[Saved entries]
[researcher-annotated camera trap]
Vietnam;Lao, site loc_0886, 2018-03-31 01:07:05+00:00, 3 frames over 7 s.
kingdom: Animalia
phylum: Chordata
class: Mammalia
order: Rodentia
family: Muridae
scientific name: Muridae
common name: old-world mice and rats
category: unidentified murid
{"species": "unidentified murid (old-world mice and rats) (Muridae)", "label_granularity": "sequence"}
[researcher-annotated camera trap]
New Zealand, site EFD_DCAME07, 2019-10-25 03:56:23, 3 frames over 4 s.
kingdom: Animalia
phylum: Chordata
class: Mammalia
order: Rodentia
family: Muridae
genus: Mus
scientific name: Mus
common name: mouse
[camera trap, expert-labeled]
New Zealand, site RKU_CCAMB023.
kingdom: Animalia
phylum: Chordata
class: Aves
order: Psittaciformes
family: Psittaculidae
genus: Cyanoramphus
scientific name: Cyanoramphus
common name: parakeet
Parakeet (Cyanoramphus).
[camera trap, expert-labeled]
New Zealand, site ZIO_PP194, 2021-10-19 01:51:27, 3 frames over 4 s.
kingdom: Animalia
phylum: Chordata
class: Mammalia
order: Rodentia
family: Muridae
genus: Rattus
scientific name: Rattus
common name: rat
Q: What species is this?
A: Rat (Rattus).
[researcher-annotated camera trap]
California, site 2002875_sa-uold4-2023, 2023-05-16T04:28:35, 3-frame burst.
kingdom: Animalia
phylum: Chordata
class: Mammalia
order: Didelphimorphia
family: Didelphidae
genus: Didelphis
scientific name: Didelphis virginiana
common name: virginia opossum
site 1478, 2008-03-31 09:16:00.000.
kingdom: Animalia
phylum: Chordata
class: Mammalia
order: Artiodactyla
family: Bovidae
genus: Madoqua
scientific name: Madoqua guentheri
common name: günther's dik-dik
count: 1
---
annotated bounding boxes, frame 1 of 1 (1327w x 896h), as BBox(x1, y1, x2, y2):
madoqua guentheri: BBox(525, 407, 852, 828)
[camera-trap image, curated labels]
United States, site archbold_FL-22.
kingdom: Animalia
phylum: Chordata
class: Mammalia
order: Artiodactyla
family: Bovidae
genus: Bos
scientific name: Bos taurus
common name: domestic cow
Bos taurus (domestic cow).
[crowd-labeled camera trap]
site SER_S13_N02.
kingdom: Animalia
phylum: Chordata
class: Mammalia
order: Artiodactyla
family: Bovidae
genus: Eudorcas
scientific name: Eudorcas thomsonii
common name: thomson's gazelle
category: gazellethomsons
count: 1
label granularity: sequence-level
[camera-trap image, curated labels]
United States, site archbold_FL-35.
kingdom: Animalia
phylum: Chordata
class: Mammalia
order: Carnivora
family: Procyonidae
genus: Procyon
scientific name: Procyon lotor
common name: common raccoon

TASK PROMPT:
Print every record exactly as it was given.

REPLY:
[researcher-annotated camera trap]
Vietnam;Lao, site loc_0886, 2018-03-31 01:07:05+00:00, 3 frames over 7 s.
kingdom: Animalia
phylum: Chordata
class: Mammalia
order: Rodentia
family: Muridae
scientific name: Muridae
common name: old-world mice and rats
category: unidentified murid
{"species": "unidentified murid (old-world mice and rats) (Muridae)", "label_granularity": "sequence"}
[researcher-annotated camera trap]
New Zealand, site EFD_DCAME07, 2019-10-25 03:56:23, 3 frames over 4 s.
kingdom: Animalia
phylum: Chordata
class: Mammalia
order: Rodentia
family: Muridae
genus: Mus
scientific name: Mus
common name: mouse
[camera trap, expert-labeled]
New Zealand, site RKU_CCAMB023.
kingdom: Animalia
phylum: Chordata
class: Aves
order: Psittaciformes
family: Psittaculidae
genus: Cyanoramphus
scientific name: Cyanoramphus
common name: parakeet
Parakeet (Cyanoramphus).
[camera trap, expert-labeled]
New Zealand, site ZIO_PP194, 2021-10-19 01:51:27, 3 frames over 4 s.
kingdom: Animalia
phylum: Chordata
class: Mammalia
order: Rodentia
family: Muridae
genus: Rattus
scientific name: Rattus
common name: rat
Q: What species is this?
A: Rat (Rattus).
[researcher-annotated camera trap]
California, site 2002875_sa-uold4-2023, 2023-05-16T04:28:35, 3-frame burst.
kingdom: Animalia
phylum: Chordata
class: Mammalia
order: Didelphimorphia
family: Didelphidae
genus: Didelphis
scientific name: Didelphis virginiana
common name: virginia opossum
site 1478, 2008-03-31 09:16:00.000.
kingdom: Animalia
phylum: Chordata
class: Mammalia
order: Artiodactyla
family: Bovidae
genus: Madoqua
scientific name: Madoqua guentheri
common name: günther's dik-dik
count: 1
---
annotated bounding boxes, frame 1 of 1 (1327w x 896h), as BBox(x1, y1, x2, y2):
madoqua guentheri: BBox(525, 407, 852, 828)
[camera-trap image, curated labels]
United States, site archbold_FL-22.
kingdom: Animalia
phylum: Chordata
class: Mammalia
order: Artiodactyla
family: Bovidae
genus: Bos
scientific name: Bos taurus
common name: domestic cow
Bos taurus (domestic cow).
[crowd-labeled camera trap]
site SER_S13_N02.
kingdom: Animalia
phylum: Chordata
class: Mammalia
order: Artiodactyla
family: Bovidae
genus: Eudorcas
scientific name: Eudorcas thomsonii
common name: thomson's gazelle
category: gazellethomsons
count: 1
label granularity: sequence-level
[camera-trap image, curated labels]
United States, site archbold_FL-35.
kingdom: Animalia
phylum: Chordata
class: Mammalia
order: Carnivora
family: Procyonidae
genus: Procyon
scientific name: Procyon lotor
common name: common raccoon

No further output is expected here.